© Vincent Tillieux

© Vincent Tillieux

Dans une sorte de frénésie léonardesque, le jeune chorégraphe Radouan Mriziga sculpte le carré de son espace scénique à sa mesure. Chaque mouvement a une fonction, celle de mesurer l’espace, de le construire. Nul acte n’est désintéressé. Un bras qui s’étend est une direction prise, le pas, un ordre de grandeur. Le coude, ce formidable compas.

Une bâtisse de mouvement s’élève, puis son plan au sol se dessine progressivement au scotch de peintre. L’artiste nous décompose sa création en volume pour ensuite nous en révéler les superficies. Le danseur affiche une rigueur d’architecte. Il y a quelque chose dans cette œuvre de l’ordre de la démonstration mathématique. A croire que nul n’entre à P.A.R.T.S. s’il n’est géomètre.

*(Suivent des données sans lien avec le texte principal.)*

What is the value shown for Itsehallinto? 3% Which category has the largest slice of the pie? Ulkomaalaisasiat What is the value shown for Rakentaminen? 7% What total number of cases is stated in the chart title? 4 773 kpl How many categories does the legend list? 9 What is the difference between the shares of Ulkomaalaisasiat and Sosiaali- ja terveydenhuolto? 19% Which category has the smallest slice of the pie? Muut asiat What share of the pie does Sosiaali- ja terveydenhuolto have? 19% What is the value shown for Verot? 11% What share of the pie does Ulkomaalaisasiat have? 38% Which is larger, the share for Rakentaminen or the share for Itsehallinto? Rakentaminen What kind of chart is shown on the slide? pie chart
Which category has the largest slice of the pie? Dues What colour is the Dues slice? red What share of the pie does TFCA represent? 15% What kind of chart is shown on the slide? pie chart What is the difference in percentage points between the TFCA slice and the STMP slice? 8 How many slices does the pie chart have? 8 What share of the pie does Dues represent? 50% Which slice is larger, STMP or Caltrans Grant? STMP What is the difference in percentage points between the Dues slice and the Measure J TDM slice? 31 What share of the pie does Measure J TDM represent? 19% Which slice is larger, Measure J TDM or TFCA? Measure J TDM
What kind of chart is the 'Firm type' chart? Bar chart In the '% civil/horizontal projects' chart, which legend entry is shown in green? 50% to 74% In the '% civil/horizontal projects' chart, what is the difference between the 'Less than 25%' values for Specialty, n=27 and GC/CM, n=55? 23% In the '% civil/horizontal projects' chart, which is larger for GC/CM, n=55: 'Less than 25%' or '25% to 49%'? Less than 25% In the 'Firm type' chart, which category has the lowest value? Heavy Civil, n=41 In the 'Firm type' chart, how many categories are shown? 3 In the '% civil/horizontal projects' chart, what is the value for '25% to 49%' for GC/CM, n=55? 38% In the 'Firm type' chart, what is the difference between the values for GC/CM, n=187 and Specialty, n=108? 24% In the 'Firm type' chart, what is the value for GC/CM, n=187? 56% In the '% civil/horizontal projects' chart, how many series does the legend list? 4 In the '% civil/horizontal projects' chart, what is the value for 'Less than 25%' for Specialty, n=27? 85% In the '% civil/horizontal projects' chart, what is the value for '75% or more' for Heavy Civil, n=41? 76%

L’influence d’Anne Teresa de Keersmaeker semble d’ailleurs non dissimulée. Il y a dans “55” une forte dose de “Violin phase”, notamment dans les mouvements de bras sur toute la première partie du spectacle, et sur le geste qui aboutit à un tracé au sol. Ici, la rosace apparaît puis se fait anguleuse, prend des allures constructivistes. Les courbes deviennent lignes. Le chorégraphe semble questionner, prolonger, relire “Violin phase”. Ce travail réalisé en résidence au Moussem Centre Nomade des Arts en décembre 2014, est la première œuvre chorégraphique du jeune chorégraphe qui semble ne pas encore avoir tout à fait quitté le spectacle “Re: Zeitung” dont la visée était de revisiter le répertoire de Keersmaeker et dans lequel il était interprète.

Le corps du danseur et ses dimensions délimitent l’espace tout en démontrant son infinité. Les mensurations du corps de l’Homme semblent perfection et logique implacable, applicables et dépliables à l’infini. Le corps s’inscrit dans un tout universel dont il est l’étalon. Une construction de l’espace scénique dans laquelle Radouan Mriziga nous prouve qu’il est “mètre”.